2005 IMO Shortlist S04

Consider a $m\times n$ rectangular board consisting of $mn$ unit squares. Two of its unit squares are called *adjacent* if they have a common edge, and a *path* is a sequence of unit squares in which any two consecutive squares are adjacent. Two parths are called *non-intersecting* if they don't share any common squares.

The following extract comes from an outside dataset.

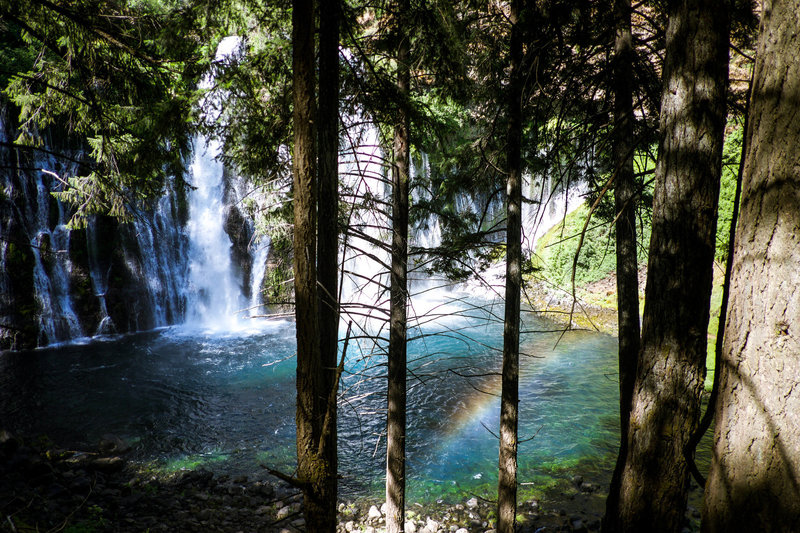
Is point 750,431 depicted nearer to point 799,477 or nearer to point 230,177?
point 799,477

Each unit square of the rectangular board can be colored black or white. We speak of a *coloring* of the board if all its $mn$ unit squares are colored.

Let $N$ be the number of colorings of the board such that there exists at least one black path from the left edge of the board to its right edge. Let $M$ be the number of colorings of the board for which there exist at least two non-intersecting black paths from the left edge of the board to its right edge.

Prove that $N^{2}\geq M\cdot 2^{mn}$ .

考虑一个由 $mn$ 个单位方块组成的 $m\times n$ 矩形板。如果它的两个单位方块具有公共边，则它们被称为“相邻”，并且“路径”是单位方块的序列，其中任何两个连续的方块都是相邻的。如果两个部分不共享任何公共正方形，则它们被称为“不相交”。

长方形板的每个单位正方形可以是黑色或白色。如果棋盘上所有 $mn$ 单位方块都被着色，我们就说棋盘的“着色”。

令 $N$ 为棋盘的着色数量，使得从棋盘的左边缘到右边缘至少存在一条黑色路径。令 $M$ 为板的着色数量，从板的左边缘到右边缘至少存在两条不相交的黑色路径。

证明 $N^{2}\geq M\cdot 2^{mn}$ 。